Decyzja księgarni Amazon o wprowadzeniu bezpłatnej wysyłki do Polski poważnie nadszarpnęła mój budżet. W dodatku funt póki co stoi dość nisko, co daje mi świetny pretekst do zamawiania książek...
W jednym z kolejnych rzutów w paczce znalazł się pierwszy tom "Tender" Nigela Slatera. Solidne tomiszcze w twardej oprawie. A w środku... warzywa. Ich rodzaje, odmiany; notatki na temat uprawy, wspomnienia. Propozycje połączeń i wreszcie przepisy. Wszystko podane z pięknymi zdjęciami i okraszone szczyptą poczucia humoru i ironii. "Tender" to książka, którą można czytać od deski do deski lub na wyrywki; na pewno zaś sięgać się po nią będzie się wielokrotnie...

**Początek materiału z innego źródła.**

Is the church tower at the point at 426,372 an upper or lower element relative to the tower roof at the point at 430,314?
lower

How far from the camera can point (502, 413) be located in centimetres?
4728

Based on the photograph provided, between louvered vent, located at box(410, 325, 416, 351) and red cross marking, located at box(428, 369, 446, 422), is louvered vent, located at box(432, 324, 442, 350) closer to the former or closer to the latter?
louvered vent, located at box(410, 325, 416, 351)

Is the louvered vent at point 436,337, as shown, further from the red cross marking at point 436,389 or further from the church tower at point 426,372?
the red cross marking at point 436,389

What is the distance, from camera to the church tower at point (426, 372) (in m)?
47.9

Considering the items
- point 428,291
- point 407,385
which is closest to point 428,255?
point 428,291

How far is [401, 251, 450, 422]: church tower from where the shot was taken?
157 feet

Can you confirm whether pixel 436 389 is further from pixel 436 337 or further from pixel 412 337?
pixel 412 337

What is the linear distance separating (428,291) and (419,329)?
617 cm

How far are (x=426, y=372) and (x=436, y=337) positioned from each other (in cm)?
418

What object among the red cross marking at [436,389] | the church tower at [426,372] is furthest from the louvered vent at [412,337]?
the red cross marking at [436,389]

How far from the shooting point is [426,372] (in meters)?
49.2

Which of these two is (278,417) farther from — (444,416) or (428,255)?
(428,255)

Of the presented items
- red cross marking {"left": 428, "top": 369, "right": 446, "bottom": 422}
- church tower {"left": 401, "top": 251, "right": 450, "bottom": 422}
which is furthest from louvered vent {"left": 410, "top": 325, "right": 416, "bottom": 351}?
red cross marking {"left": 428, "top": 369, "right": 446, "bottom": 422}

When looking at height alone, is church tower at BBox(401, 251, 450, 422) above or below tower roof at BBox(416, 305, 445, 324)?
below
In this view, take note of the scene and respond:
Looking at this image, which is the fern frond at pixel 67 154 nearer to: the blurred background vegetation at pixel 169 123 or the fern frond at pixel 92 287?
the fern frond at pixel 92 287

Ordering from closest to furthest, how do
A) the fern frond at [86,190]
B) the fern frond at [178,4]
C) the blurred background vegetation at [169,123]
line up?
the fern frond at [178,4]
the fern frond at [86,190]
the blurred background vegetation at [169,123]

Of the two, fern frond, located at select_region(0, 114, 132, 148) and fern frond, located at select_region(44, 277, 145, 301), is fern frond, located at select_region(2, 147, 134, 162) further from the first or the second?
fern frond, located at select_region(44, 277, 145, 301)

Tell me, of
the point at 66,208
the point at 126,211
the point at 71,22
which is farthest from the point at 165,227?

Przy okazji szparagów (tak wiem, że jest już jakby po sezonie) przeczytałam tam taką oto króciutką notkę, w części dotyczącej przyprawiania:

"Pomidory Świeży sos z pomidorów, uzyskiwany dzięki połączeniu pieczonych małych pomidorków, rozgniecionych widelcem, z oliwą, rozgniecionym czosnkiem i odrobiną czerwonego octu winnego."

Proste? Proste...
Genialne? Mhmmm, jeszcze jak genialne.

Zwłaszcza, jeżeli dodać odrobinę mięty. Lub innych świeżych ziół. Ze szparagami, i bez, na zimno, i na ciepło, z rana i wieczorem... no po prostu musicie spróbować.

Pomidorki należy przekroić na pół i rozłożyć na blasze, wyłożonej papierem do pieczenia. Można obok ułożyć szparagi czy plastry cukinii... Wsuwamy skropione oliwą do piekarnika nagrzanego do 180 - 200 stopni Celsjusza, na 10-15 minut. Albo do czasu, gdy warzywa się zrumienią. A potem miksujemy pomidorki z oliwą, czosnkiem (cebulą, szalotką, porem...), ziołami i octem winnym. Nie na gładko...

Na zdjęciu podane z sałatką ze szparagów, cukinii, podgotowanego (4-5 minut) młodego bobu i ziół. I dużej ilości ziół (łącznie z kwiatami kolendry :)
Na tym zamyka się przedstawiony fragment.